Countries included in the study are Poland, the Czech Republic, Hungary, Slovenia, Slovakia, Croatia, Romania, Bulgaria, Russia, Ukraine, Estonia, Belarus, Lithuania and Latvia.

And, insurance growth in the region could be even greater if Eastern European governments offer tax concessions on life insurance as a form of providing pensions, according to the report.

The study, "Insurance in Eastern Europe: A Growth Industry on the Way towards Market Structures," is one of the Sigma series published by the Zurich-based insurance group's Economic Research unit.

The increased demand for all types of insurance in large measure results from the collapse of communism since 1989 and the transition to market-based economies. Privatization, particularly of large companies, "will pave the way for new areas of business involving considerable volume," Swiss Re predicts.

In addition, as life insurers become more financially stable and as investors see better returns, the insurers will in turn see more business.

While demand for certain kinds of coverage has increased, economic changes in Eastern Europe have caused a shrinkage in demand for other coverages, such as agricultural insurance, which used to be compulsory.

Commercial property insurance is growing in importance as businesses are privatized, the study says. General liability and employers liability insurance also are becoming more important, while demand for product liability coverage is growing as industrial companies become more export-oriented.

Privatization and decentralization of the insurance industry in Eastern Europe largely has been completed, and new companies-created locally or units of foreign insurers-have entered the market.
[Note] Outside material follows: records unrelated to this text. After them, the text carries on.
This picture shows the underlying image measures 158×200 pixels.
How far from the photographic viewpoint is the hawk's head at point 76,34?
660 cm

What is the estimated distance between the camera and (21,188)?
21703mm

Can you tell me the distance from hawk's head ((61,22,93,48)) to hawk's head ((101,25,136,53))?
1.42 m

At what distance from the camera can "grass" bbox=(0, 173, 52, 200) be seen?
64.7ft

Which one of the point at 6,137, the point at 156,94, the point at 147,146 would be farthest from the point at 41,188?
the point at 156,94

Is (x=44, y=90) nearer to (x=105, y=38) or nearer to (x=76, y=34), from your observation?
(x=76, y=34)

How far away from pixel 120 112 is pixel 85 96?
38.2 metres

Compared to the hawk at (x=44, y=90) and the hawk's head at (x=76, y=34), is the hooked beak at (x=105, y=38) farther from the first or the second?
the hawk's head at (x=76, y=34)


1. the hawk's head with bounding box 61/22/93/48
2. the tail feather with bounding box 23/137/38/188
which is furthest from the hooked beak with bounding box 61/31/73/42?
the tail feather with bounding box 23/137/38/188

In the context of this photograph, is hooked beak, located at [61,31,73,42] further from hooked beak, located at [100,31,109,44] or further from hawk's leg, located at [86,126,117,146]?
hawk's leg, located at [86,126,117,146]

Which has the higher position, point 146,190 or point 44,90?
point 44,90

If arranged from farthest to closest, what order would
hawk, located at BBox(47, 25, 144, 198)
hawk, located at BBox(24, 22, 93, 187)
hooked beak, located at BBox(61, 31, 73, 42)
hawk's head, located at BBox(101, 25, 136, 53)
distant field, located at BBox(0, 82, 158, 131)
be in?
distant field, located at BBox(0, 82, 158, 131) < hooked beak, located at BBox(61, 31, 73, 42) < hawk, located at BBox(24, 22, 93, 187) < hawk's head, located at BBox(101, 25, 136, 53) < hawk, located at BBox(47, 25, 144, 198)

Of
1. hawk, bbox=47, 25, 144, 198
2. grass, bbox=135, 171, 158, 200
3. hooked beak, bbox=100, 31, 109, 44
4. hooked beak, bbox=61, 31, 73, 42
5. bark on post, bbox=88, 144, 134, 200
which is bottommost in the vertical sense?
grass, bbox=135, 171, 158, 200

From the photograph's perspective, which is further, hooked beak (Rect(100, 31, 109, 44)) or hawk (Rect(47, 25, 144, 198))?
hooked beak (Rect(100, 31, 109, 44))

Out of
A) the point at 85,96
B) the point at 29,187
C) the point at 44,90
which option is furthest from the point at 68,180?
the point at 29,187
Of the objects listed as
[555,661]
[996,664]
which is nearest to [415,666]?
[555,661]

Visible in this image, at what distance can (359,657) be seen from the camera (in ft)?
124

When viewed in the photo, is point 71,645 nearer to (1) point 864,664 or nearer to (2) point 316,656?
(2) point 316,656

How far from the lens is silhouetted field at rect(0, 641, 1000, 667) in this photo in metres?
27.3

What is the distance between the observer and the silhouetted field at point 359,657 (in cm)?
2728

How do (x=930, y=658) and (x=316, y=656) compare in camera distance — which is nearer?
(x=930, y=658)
They will gradually increase their market shares, with the foreign subsidiaries particularly gaining ground through takeovers, as the former state insurers decrease in importance.

The share of insurers under foreign control, while low compared with figures for Western Europe, is increasing throughout Eastern Europe. Topping the list is Hungary, where foreign companies make up nearly all of the industry; followed by the Czech Republic, where 20.5% of life companies are foreign; and Estonia, where 15.9% of life companies and 30.5% of non-life companies are foreign.

Although their market share is declining, particularly in non-life insurance, the former state-owned insurance monopolies remain the largest writers of insurance in the region, according to the study.

While the economies of Southeast Europe, the Baltic states, Russia and the Ukraine should achieve pronounced economic growth, it will be more modest than in Eastern Central Europe, which is made up of Poland, the Czech Republic, Hungary, Slovakia, Slovenia and Croatia, and continued high inflation and inadequate efficiency in the banking and financial market systems will make expansion in their life markets more modest in the short term.

Swiss Re notes three trends that it claims will determine the further development of insurance company branch structures in Eastern Europe. These are: the gradual region-wide introduction of compulsory auto insurance; the transition from book value to market value of commercial property, which will lead to a higher demand for property insurance; and the continued contraction of agricul-tural insurance.

As for insurance regulation, Eastern Europe is adapting itself to the standards of European Union insurance law. Countries of Southeast Europe, the Baltic states, Russia and the Ukraine have made less progress passing insurance legislation and enforcing what laws they do have. However, Swiss Re expects these countries to close the gaps in insurance legislation in the next few years and to establish an effective means of insurance supervision.

The study is available for no charge from Swiss Reinsurance Co., Economic Research Section, 8022 Zurich, Switzerland.